The Nepalese government last week announced a lockdown in many locations across the country, including in Kathmandu valley, and suspended domestic flights to stymie the spread of coronavirus.

Across South Asia, “family members of patients are pleading for help as the region reels under an acute shortage of medical-grade oxygen. Exhausted health workers are being pushed to the brink of collapse,” warned the Unicef report.

“Urgent action and steadfast leadership are indispensable to stopping the catastrophe. Governments must do everything within their power to stop the devastation, and partners that are able to send assistance must do so immediately."

Urging the international community to "step up without delay," Unicef added: “This is not just a moral imperative. The deadly new surge in South Asia threatens us all. It has the potential to reverse hard-earned global gains against the pandemic if not halted as soon as possible."

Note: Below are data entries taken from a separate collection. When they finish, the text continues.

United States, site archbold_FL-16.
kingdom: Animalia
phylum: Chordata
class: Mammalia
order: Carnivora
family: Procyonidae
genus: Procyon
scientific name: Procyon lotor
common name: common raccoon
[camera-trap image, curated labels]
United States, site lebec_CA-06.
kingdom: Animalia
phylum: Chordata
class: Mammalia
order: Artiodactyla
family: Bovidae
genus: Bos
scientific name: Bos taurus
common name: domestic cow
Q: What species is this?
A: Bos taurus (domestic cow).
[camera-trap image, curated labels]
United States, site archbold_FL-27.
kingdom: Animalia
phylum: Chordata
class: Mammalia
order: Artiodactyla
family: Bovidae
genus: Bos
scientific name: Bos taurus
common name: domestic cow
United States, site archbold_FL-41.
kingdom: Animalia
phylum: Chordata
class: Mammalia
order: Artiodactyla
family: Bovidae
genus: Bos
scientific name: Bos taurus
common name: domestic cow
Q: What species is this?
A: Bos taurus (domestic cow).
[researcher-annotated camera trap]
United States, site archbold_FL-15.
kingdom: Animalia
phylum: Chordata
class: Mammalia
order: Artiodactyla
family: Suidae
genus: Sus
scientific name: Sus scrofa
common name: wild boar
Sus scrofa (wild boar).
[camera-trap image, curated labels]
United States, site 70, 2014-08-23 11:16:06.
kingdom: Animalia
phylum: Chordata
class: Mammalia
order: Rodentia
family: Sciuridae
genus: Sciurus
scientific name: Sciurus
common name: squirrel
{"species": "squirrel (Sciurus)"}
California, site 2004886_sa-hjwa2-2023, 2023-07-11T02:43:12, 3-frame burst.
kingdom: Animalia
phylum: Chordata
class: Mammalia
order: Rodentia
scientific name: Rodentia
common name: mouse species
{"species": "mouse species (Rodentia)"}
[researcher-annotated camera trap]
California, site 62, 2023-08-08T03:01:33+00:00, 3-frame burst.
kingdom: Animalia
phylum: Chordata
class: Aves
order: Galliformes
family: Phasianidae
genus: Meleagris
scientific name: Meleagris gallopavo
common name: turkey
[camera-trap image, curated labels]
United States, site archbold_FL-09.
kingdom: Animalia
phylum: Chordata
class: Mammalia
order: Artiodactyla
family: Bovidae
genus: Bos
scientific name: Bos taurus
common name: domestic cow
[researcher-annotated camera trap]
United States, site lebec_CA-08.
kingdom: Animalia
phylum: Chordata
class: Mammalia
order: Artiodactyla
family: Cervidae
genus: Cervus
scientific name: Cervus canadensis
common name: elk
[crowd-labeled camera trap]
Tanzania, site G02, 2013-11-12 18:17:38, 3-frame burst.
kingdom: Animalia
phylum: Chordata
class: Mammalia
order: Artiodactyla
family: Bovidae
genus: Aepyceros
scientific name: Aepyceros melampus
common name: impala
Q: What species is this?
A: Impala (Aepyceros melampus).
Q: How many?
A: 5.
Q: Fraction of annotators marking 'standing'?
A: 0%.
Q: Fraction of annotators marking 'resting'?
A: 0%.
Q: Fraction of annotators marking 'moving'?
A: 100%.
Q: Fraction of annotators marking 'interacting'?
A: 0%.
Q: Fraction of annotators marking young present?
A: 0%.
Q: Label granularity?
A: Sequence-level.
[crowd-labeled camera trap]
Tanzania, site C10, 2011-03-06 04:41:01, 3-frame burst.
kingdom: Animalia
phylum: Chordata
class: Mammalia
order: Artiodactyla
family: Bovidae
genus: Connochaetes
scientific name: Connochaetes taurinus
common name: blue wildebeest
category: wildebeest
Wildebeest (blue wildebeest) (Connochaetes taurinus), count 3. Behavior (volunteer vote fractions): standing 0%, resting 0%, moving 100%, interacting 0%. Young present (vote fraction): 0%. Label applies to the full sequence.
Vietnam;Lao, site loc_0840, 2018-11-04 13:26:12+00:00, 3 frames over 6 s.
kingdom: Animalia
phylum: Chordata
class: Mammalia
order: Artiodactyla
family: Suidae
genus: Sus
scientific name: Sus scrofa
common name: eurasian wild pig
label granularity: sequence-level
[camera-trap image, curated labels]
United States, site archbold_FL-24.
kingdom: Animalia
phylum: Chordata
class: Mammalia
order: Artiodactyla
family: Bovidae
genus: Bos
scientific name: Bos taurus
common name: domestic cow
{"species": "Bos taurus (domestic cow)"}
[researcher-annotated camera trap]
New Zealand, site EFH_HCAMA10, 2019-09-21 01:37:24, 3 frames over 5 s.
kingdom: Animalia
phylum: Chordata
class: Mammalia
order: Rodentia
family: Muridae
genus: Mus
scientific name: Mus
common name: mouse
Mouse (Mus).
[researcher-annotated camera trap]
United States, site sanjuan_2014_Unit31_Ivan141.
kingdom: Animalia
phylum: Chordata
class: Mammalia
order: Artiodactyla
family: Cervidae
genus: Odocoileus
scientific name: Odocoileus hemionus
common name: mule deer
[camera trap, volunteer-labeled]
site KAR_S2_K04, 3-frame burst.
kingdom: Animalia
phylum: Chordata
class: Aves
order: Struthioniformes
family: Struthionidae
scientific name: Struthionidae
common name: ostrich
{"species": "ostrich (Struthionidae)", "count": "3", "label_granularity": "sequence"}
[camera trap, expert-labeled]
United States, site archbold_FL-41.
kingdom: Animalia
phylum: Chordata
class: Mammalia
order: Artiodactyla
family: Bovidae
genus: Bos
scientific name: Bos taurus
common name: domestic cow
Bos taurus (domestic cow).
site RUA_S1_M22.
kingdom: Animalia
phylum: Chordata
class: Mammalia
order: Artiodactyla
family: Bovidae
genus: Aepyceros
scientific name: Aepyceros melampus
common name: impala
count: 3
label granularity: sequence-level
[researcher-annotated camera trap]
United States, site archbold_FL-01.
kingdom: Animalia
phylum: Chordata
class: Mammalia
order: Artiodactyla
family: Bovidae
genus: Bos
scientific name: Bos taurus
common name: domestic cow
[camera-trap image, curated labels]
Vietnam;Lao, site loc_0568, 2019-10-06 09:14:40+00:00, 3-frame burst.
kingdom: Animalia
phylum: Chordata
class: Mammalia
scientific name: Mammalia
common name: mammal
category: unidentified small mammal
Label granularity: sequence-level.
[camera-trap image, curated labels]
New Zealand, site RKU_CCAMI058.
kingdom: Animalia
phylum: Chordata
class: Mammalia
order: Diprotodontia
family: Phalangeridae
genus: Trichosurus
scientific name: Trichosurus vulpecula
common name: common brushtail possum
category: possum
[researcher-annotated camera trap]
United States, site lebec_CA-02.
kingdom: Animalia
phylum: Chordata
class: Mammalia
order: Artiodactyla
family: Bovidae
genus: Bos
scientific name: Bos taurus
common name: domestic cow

The statement also underlined the need for enforcing precautionary measures across the region: "Now more than ever, we must commit ourselves to wearing masks, handwashing with soap as often as possible, keeping physical distance and getting ourselves vaccinated if we have the opportunity to do so."

Unicef noted that "very low levels of vaccination" in South Asia magnify the likelihood of the virus spiraling even further out of control, noting that in almost all countries in the region, except for Maldives and Bhutan, fewer than 1 in 10 people have been vaccinated.

"Now more than ever, we must ensure vaccines equitably reach all populations. Manufacturing must be ramped up, technology transferred, and doses equitably shared. None of us are safe until all of us are safe."